読解文
= = =

ONUKA - Vidlik チェルノブイリ原発事故から30年

ウクライナ語と生音トロンボーンが載ったかっこいいテクノ、ポリゴンやデジタルネットワークを実像化したような芸術的な衣装。舞台衣装やハイブランドのファッションデザイン誌を見る楽しさ。モチーフはデジタルなのに、超アナログで実体化しているところが本当に面白い。CGやロボットっぽい動きを生身の人間がやったり、極端に長くてCG上でグイっと引き延ばしたような管楽器も実物、4つ打ちのビートも人が叩いてる。ポツポツと発せられるウクライナ語は、無機質でクール。
ONUKA - Vidlik


ONUKAは海外でも知名度のあるウクライナの人気バンド。テクノっぽいのはこの1曲だけ。ONUKAのボーカルで主要メンバーのNatalia Zhizchenkoの祖父はウクライナ伝統音楽の継承者で、彼女に音楽や祖国という概念を教えてくれた人。その祖父に敬意を表し、バンドの名前を「ONUKAは(孫娘)」とした。

知識ゼロで気に入ったこの曲だったが、チェルノブイリ原発事故から30年を記念して作られたアルバムの中の1曲だった。アルバムに「19 86」という曲があるが、1986年は原発事故が起きた年。Natalia Zhizchenkoは当時1歳。彼女の父は原発事故対応にあたっており、長く家を空けなければならず、ようやく帰宅した際にNataliaは父親だと認識できなかった。

当時、ほとんどの人はまったく何も知りませんでした!ラジオにより最低限やるべきこと(窓を閉め、1日に数回床を洗い、毎日ヨウ素を垂らしたコップ一杯の水を飲む。)を知っていれば、彼らの多くは安全だったでしょう!キエフから人々を避難させることの実現性について検討されたことを私は知っています。
5月には生き生きとしていた自然、我々が常に愛おしいものであった、その同じ自然が、突然おかしな/汚染された/危険なものになってしまったことを理解できませんでした。
"放射線は陰湿です。無味無臭で無色です…"
インタビュアー:あなたは修士論文で、チェルノブイリ原子力発電事故災害の結果を調査しています。文化的および人類学的な側面に、焦点が当たることは少ないです。災害はこの地域や隣接する地域に住んでいた人々の生活・文化・考え方にどのような影響を与えたとあなたは考えますか?
悲劇だと思います。一人一人と人類全体の悲劇。意識が無くなる。民族学的に、ポリシア地域はウクライナで最も歴史的に古い民族誌的慣習を残していて、最も美しい自然が残る地域の1つです。200年、300年、500年の間、ここで人間が生活できなくなることはとても理解できません。「samosely(自己開拓者)」ゾーンに留まるという意識的な選択をした人々、という社会現象が現れました。彼らは自分の小宇宙-世界のどこにも存在しないオリジナルの小宇宙-に住んでいます。

= = =

保存データ
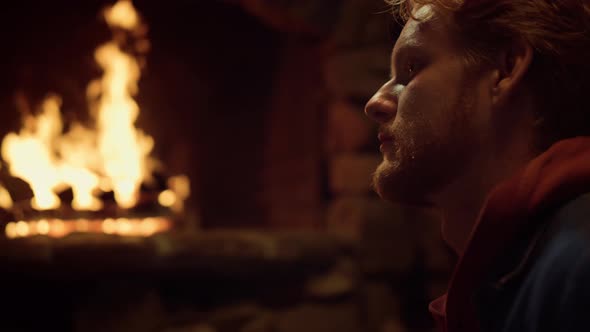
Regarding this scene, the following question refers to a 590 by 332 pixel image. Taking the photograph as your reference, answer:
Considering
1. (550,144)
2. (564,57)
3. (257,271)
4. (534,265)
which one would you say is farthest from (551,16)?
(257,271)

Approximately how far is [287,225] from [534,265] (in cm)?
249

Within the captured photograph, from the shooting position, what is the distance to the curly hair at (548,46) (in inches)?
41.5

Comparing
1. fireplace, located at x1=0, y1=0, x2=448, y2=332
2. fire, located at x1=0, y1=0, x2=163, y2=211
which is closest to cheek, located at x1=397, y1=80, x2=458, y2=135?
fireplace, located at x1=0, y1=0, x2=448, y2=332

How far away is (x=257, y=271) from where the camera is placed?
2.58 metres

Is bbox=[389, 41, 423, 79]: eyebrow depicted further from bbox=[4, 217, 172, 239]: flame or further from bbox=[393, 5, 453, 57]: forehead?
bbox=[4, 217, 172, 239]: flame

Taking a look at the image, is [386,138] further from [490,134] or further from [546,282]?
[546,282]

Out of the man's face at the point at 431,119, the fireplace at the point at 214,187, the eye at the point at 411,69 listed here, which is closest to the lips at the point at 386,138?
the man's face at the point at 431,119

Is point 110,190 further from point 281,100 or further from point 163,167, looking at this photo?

= = =

練習問題
A: 読解文によると、ONUKAのボーカルであるNatalia Zhizchenkoの祖父は何の継承者でしたか。
B: 読解文から、「ONUKA - Vidlik チェルノブイリ原発事故から30年」で始まり「れたことを私は知っています。」までの部分を、一字一句変えずに抜き出してください。

解答例
A: ウクライナ伝統音楽の継承者です。

B:
ONUKA - Vidlik チェルノブイリ原発事故から30年

ウクライナ語と生音トロンボーンが載ったかっこいいテクノ、ポリゴンやデジタルネットワークを実像化したような芸術的な衣装。舞台衣装やハイブランドのファッションデザイン誌を見る楽しさ。モチーフはデジタルなのに、超アナログで実体化しているところが本当に面白い。CGやロボットっぽい動きを生身の人間がやったり、極端に長くてCG上でグイっと引き延ばしたような管楽器も実物、4つ打ちのビートも人が叩いてる。ポツポツと発せられるウクライナ語は、無機質でクール。
ONUKA - Vidlik


ONUKAは海外でも知名度のあるウクライナの人気バンド。テクノっぽいのはこの1曲だけ。ONUKAのボーカルで主要メンバーのNatalia Zhizchenkoの祖父はウクライナ伝統音楽の継承者で、彼女に音楽や祖国という概念を教えてくれた人。その祖父に敬意を表し、バンドの名前を「ONUKAは(孫娘)」とした。

知識ゼロで気に入ったこの曲だったが、チェルノブイリ原発事故から30年を記念して作られたアルバムの中の1曲だった。アルバムに「19 86」という曲があるが、1986年は原発事故が起きた年。Natalia Zhizchenkoは当時1歳。彼女の父は原発事故対応にあたっており、長く家を空けなければならず、ようやく帰宅した際にNataliaは父親だと認識できなかった。

当時、ほとんどの人はまったく何も知りませんでした!ラジオにより最低限やるべきこと(窓を閉め、1日に数回床を洗い、毎日ヨウ素を垂らしたコップ一杯の水を飲む。)を知っていれば、彼らの多くは安全だったでしょう!キエフから人々を避難させることの実現性について検討されたことを私は知っています。